Aim of the exercise.
Decide whether each statement below agrees with the FarsBase page. Answer yes or no and quote the words of the page that decide it. 1. The first review suggests a major revision. 2. FarsBase draws knowledge from web tables. 3. The first reviewer points out that the page names no search engine.

Extract provided.
★ ★ ★ ★

FarsBase: The Persian Knowledge Graph

Tracking #: 1958-3171

Authors: 
Majid Asgari Bidhendi
Ali Hadian
Behrouz Minaei-Bidgoli

Responsible editor: 
Guest Editors Knowledge Graphs 2018

Submission type: 
Full Paper
Abstract: 
Over the last decade, extensive research has been done on automatically constructing knowledge graphs from web resources, resulting in a number of large-scale knowledge graphs such as YAGO, DBpedia, BabelNet, and Wikidata. Despite that some of these knowledge graphs are multilingual, they contain few or no linked data in Persian, and do not support tools for extracting Persian information sources. FarsBase is a multi-source knowledge graph especially designed for semantic search engines in Persian language. FarsBase uses some hybrid and flexible techniques to extract and integrate knowledge from various sources, such as Wikipedia, web tables and unstructured texts. It also supports an entity linking that allow integrating with other knowledge bases. In order to maintain a high accuracy for triples, we adopt a low-cost mechanism for verifying candidate knowledge by human experts, which are assisted by automated heuristics. FarsBase is being used as the semantic-search system of a Persian search engine and efficiently answers hundreds of semantic queries per day.
Full PDF Version: 
Tags: 
Reviewed

Decision/Status: 
Major Revision

Solicited Reviews:
Click to Expand/Collapse
Review #1
By Mozhdeh Gheini submitted on 19/Aug/2018
Suggestion:
Minor Revision
Review Comment:

In this paper, the authors have introduced FarsBase, a knowledge graph constructed in Persian. Given that Persian is one of the low-resource languages, this is a valuable contribution. They explain their challenges and approaches and provide their evaluation results in details. That said, there are a number of things I wish were revised:
-First and foremost, the quality of the writing needs to be improved. A large number of grammatical and writing mistakes exist throughout the paper.
- It's said that 'FarsBase is being used as the semantic-search system of a Persian search engine.' However, the name of the search engine is not provided.
- There is no discussion on whether there have been any efforts to construct a knowledge graph for another low-resource language. If there has been, it'd be good to include some comparisons in the 'Related Work' section.

Review #2
By Johannes Frey submitted on 22/Oct/2018
Suggestion:
Major Revision
Review Comment:

In the full paper with the title “FarsBase: The Persian Knowledge Graph” the authors describe a knowledge base system extracting RDF data from Wikipedia infoboxes, tables and raw text from web in order to create a Farsi knowledge graph tailored to support Persian search engines.
The work fits the special issue of Knowledge Graphs and covers multiple topics in the field of Knowledge Graph Construction.

★ ★ ★ ★

Dataset extract.

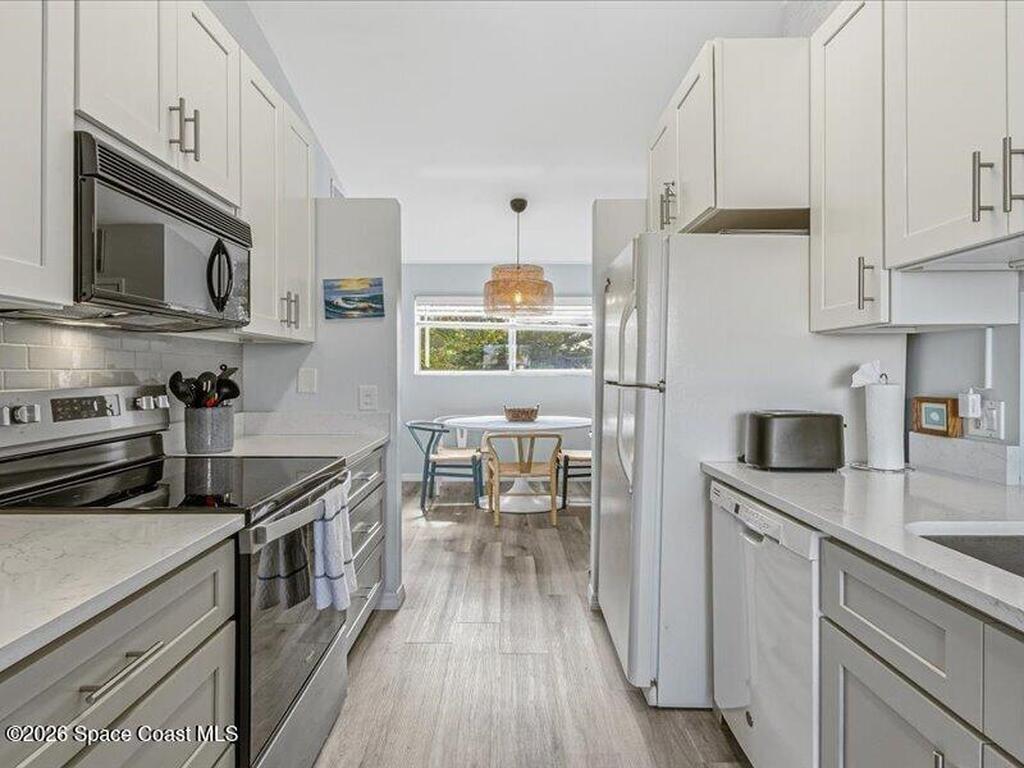 522 Beach Park Lane, Cape Canaveral, FL 32920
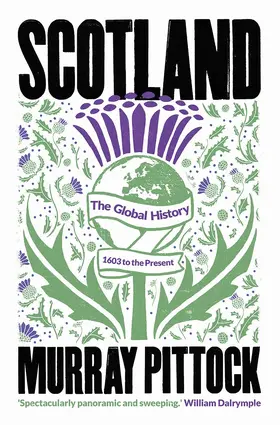 Pittock |  Scotland | eBook | Sack Fachmedien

★ ★ ★ ★

Answer section.
1. No: "Minor Revision"
2. Yes: "such as Wikipedia, web tables and unstructured texts"
3. Yes: "However, the name of the search engine is not provided."